Design of a Cost Efficient Time Series Store for Big Data
After writing about the challenges of running Druid at large scale (part 2), I want to present my vision of the next generation open source time series store, that shouldn’t have the issues inherent to Druid.
“Open source” is an important part of the problem statement, because the presented design is essentially a simplified version of proprietary Google BigQuery. I took information about the architecture of BigQuery mainly from the Dremel paper and the post “BigQuery under the hood”, and also some small bits from many other sources.
Other goals and self-constrains:
- The time series store is scalable to petabytes of compressed data and 100k of processing cores in a single cluster.
- Cloud first: leverage advantages of clouds.
- Cost efficient starting from tens of terabytes of data and a thousand of processing cores.
- Queries which process less than 5 TB of data should run in less than 3 seconds (p99 latency) in a reasonably-sized cluster — covering interactive ad analytics use case.
- Highly consistent query latency: similar queries should always take the same time to complete, regardless of what queries are running in parallel in the cluster.
- Newly ingested data should be queryable immediately.
- Think forward: the presented design should hopefully become more, not less relevant in 3–5 years.
- On-premise deployments.
- Cost efficiency on small scale.
- Efficiency of random updates and deletes of old data, although those things should be possible.
- p99 latency of less than half a second for whatever small queries even in a system not under load.
- Ease of first-time deployments and software updates.

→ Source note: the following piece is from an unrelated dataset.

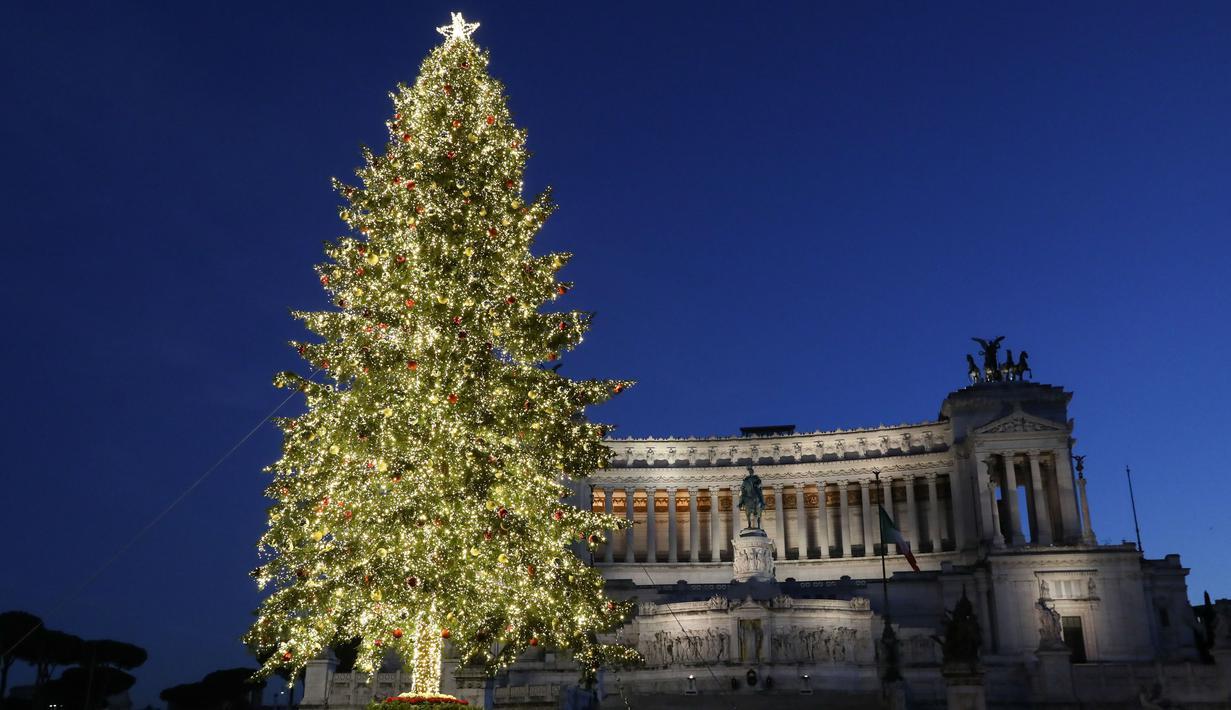 Sebuah pohon Natal di Piazza Venezia di Roma, Italia (14/12/2020). Berbagai pernak-pernik dan aksesoris menghiasi kota Roma menyambut Natal. (Xinhua/Cheng Tingting)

Final introductory note: this post is based on experience of running Druid at scale at Metamarkets and theoretical research, but the described design has not yet implemented and tested in production. Some statements made in this post are wrong. Please leave comments under this post if you have any opinions or corrections!
The system consists of three parts with strict separation of duties: Stream processing system, Storage, and Computation tree.
Stream processing system ingests the data (accepts “writes”), partitions it, converts data within each interval into compressed columnar format and writes it to Storage. The workers of Stream processing system are also responsible for computing partial query results for the most recent data.
Computation tree has multiple levels of nodes: nodes in the lowest level download data of specific partitions and intervals from Storage and compute partial results for them. Nodes in the second level merge results of all partitions for specific intervals, accepted from nodes in the lowest level, and from the workers of Stream processing system, if the query interval includes the most recent data. Nodes in the third level merge or combine per-interval results from nodes in the second level, and contain cache of per-interval query results. Those nodes could also be responsible for cluster balancing and autoscaling of lower levels of Computation tree.
Key principles of this design:
Separation of Computation tree and Storage. This idea is taken from BigQuery. In my posts about issues with Druid (part 1, part 2) I explained how the absence of such separation in Druid makes query latency unpredictable, because queries interfere with each other.
Making nodes in the computation tree (almost) stateless means that they are more “disposable”, i. e. they could be Amazon’s spot or Google’s preemptible instances, which are several times cheaper than regular instances. Also, Computation tree could be scaled up and down in minutes, making it possible e. g. to scale it down every night and on weekends, when the query load is lower.
Separation of data ingestion (in Stream processing system) and Storage. This idea is already implemented in Druid actually, it has Real-time nodes. Such separation of concerns allows to keep Storage really simple, it doesn’t need to allocate resources for ingestion, columnar compression, query processing, etc. It focuses just on reading blocks of bytes from disk and sending them over network to the nodes in Computation tree.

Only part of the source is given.